UK housing market set to burst?
Mark Carney, Governor of the Bank of England, warns that the UK housing market poses the greatest risk to the country’s long-term recovery and financial stability. The UK housing market has deep structural problems which need to be addressed urgently, Mr. Carney said on Sky News’ Murnaghan Show.
The UK’s central bank is closely monitoring accelerating property prices and the growth in large-value mortgages, Carney said. The looming “debt overhang” has the potential to destabilize the economy, he warned. The UK economy grew strongly during the first quarter of 2014.
UK housing market needs new homes
The United Kingdom needs new house building, Carney added. Compared to Canada, his home country, the UK built 50% fewer homes annually and has twice Canada’s population.
Approximately 133,000 new homes are built in the UK each year, compared to 220,00 in Canada. The issue around the UK housing market, Carney stressed, is that simply there are not enough houses being built.
(Source: Nationwide Building Society)
When asked whether the UK needs more houses being built, Mr. Carney said:
“That would help us out. We’re not going to build a single house at the Bank of England. We can’t influence that. What we can influence is whether the banks are strong enough. Do they have enough capital against risk in the housing market?”
More large mortgages
He also said lending procedures could be monitored so that people are approved for mortgages they can afford and turned down for loans they cannot afford. Carney added “By reinforcing both of those we can reduce the risk that comes from a housing market that has deep, deep structural problems.”
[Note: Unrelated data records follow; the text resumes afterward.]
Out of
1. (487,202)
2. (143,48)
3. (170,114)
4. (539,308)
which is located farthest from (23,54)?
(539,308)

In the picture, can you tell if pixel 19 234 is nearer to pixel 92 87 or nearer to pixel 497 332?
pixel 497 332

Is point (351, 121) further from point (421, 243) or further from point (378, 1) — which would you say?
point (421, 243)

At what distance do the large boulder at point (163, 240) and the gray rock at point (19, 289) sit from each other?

There are more large mortgages being approved again, Carney said with concern. A large mortgage is one that is worth more than four times the borrower’s annual salary.
Mr. Carney said:
“We don’t want to build up another big debt overhang that is going to hurt individuals and is very much going to slow the economy in the medium term. We’d be concerned if there was a rapid increase in high loan-to-value mortgages across the banks. We’ve seen that creeping up and it’s something we’re watching closely.”
In the same Murnaghan Show, UK Prime Minister David Cameron said Mr. Carney was “absolutely right” and admitted the government must build more homes.
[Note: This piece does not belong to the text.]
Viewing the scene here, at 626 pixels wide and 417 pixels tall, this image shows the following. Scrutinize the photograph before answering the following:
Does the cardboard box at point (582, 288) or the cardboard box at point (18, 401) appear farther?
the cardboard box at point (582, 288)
According to Mr. Cameron, house building is on the rise. “If you talk to any housing developer at the moment or builder they will tell you that the help to buy scheme the Government has put in place has been hugely helpful in bringing forward more development or house building. We are training apprentices in the building trade to make sure that we can deliver on these houses but we do need more, yes.”
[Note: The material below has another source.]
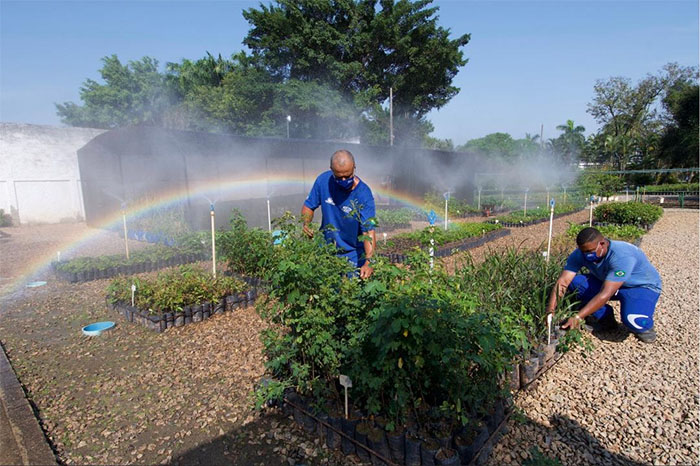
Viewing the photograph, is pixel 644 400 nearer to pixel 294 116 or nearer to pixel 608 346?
pixel 608 346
UK housing market momentum must not be ignored
On its website, the Bank of England quoted Sir Jon Cunliffe, Deputy Governor for Financial Stability, who said to the Worshipful Company of International Bankers earlier this month:
“It would be dangerous to ignore the momentum that has built up in the UK housing market since the spring of last year. The extent to which that will jeopardize financial stability depends on whether that pressure actually results in more transactions at higher prices, whether that in turn leads to an increase in household indebtedness and where that debt is concentrated.”
The UK housing market could be in for a soft landing, Sir Jon explained, with house price growth slowing as affordability constraints take effect. However, there is a risk of a major overshoot in prices and accumulation in debt followed by a sharp correction with negative equity and debt overhang for many households.
On many occasions, Sir Jon pointed out, periods of a rapidly growing housing market have ended with a very hard landing.
UK house prices are rising by more than 10% per year, and not only in London but across the whole country. According to a Sky News analysis, there are twice as many £1 million properties today compared to 2008.